Castor aveva fatto per lui più di quanto avesse
mai immaginato – risvegliandogli i sensi, cercandolo nella
folla, chiedendogli
di riprovarci e accettandolo così com’era. Quella
notte gli aveva sussurrato
all’orecchio parole che non erano scomparse con il sole della
mattina.
Lo
aveva stretto e baciato in posti che, a
ripensarci, lo facevano avvampare e – God,
non credeva sarebbe mai arrivato questo momento – desiderare
di tornare in
quella stanza. Il fruscio dei pantaloni
di Castor sullo sgabello era talmente
disturbante da chiudergli lo stomaco: fino a quel momento la sua
preoccupazione
era stata quella di superare indenne l’incontro con gli
O’Connell, ora non
poteva che sperare se ne andassero in tempi brevi.
Eleo
stava infastidendo Oscar su un imprecisato
argomento, Clio enumerava una serie infinita di motivi per cui
sì, l’idea di
trasferirsi in Giappone era stata molto ben ponderata, e Castor
ribatteva punto
su punto con razionale fastidio.
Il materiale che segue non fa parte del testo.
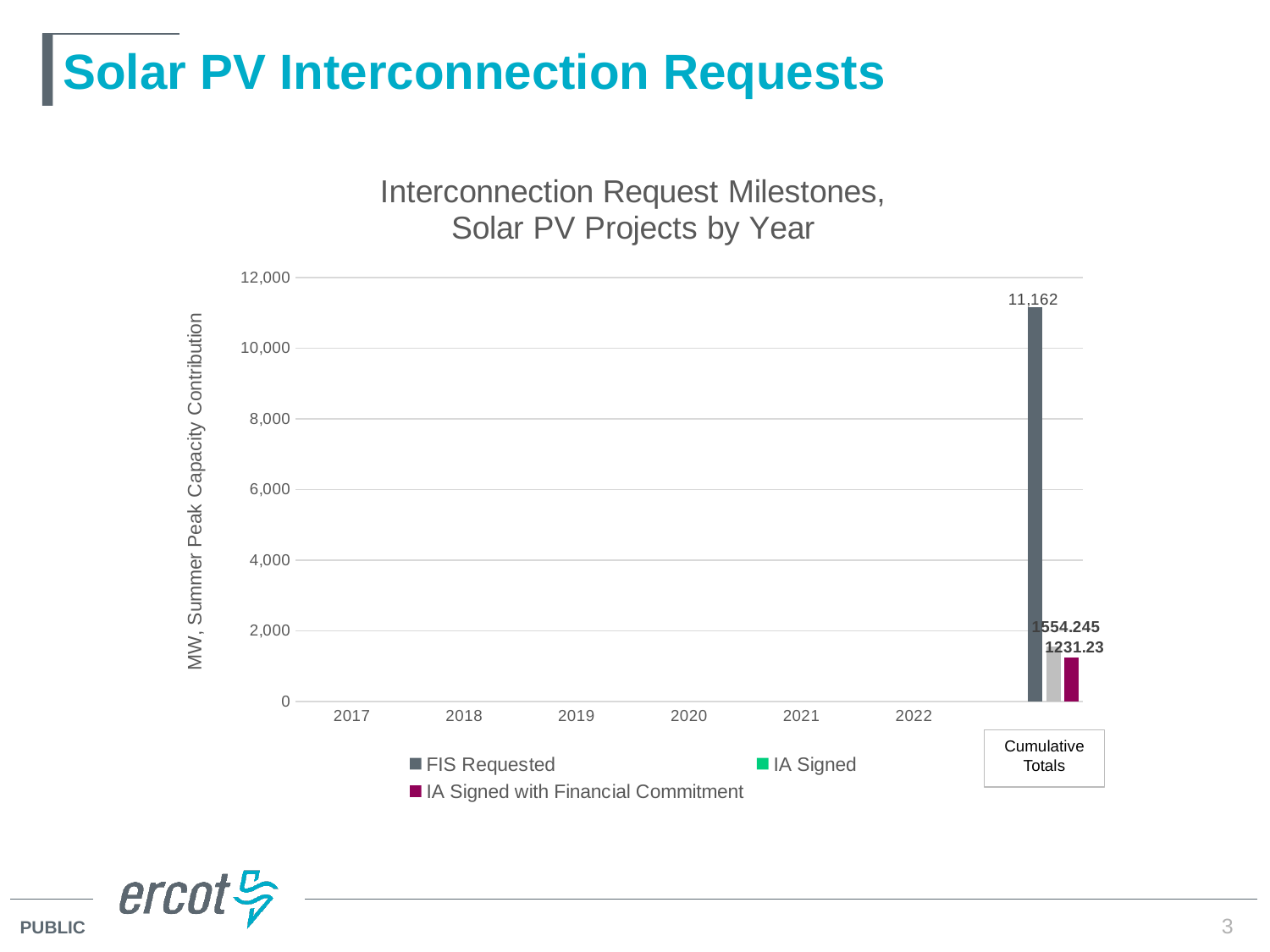
What is the title of the y axis? MW, Summer Peak Capacity Contribution What is the difference between the IA Signed value and the IA Signed with Financial Commitment value in the Cumulative Totals group? 323.015 Which series has the highest value in the Cumulative Totals group? FIS Requested What is the IA Signed value for Cumulative Totals? 1554.245 What is the FIS Requested value for Cumulative Totals? 11,162 Is the FIS Requested value for Cumulative Totals greater or less than 10,000? greater In the Cumulative Totals group, which is larger: IA Signed or IA Signed with Financial Commitment? IA Signed Which series has the lowest value in the Cumulative Totals group? IA Signed with Financial Commitment What is the IA Signed with Financial Commitment value for Cumulative Totals? 1231.23 How many years are labelled on the x axis? 6 How many series does the legend list? 3 What kind of chart is shown on the slide? bar chart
Nessuno faceva caso a lui,
fortunatamente.
Seguendo quella nuova, irrazionale linea di
pensiero, tolse le mani dal piatto. Con il fiato strozzato in gola fece
scivolare la sinistra sotto il tavolo e ne posò il palmo
aperto sulla coscia di
Castor.
Se
Clio si fosse resa conto dell’improvviso
pallore del fratello non lo diede a vedere, ma Max avvertì
distintamente i
muscoli irrigidirsi al suo tocco. Castor portò la propria
mano libera sulla
sua, premendola prima di intrecciare le dita in una muta promessa. Non
lo aveva
guardato, ma quel calore era stato più che sufficiente a
fargli capire.
Forse avrebbe fatto in tempo a presenziare agli
allenamenti quel pomeriggio.
In
tutto quel susseguirsi di eventi, Max non poté
che ringraziare il fatto che Will e sua zia fossero ad Atlanta per le
vacanze.
In caso contrario non avrebbe saputo come spiegare le continue assenze
e
l’improvvisa fioritura di succhiotti lungo la gola.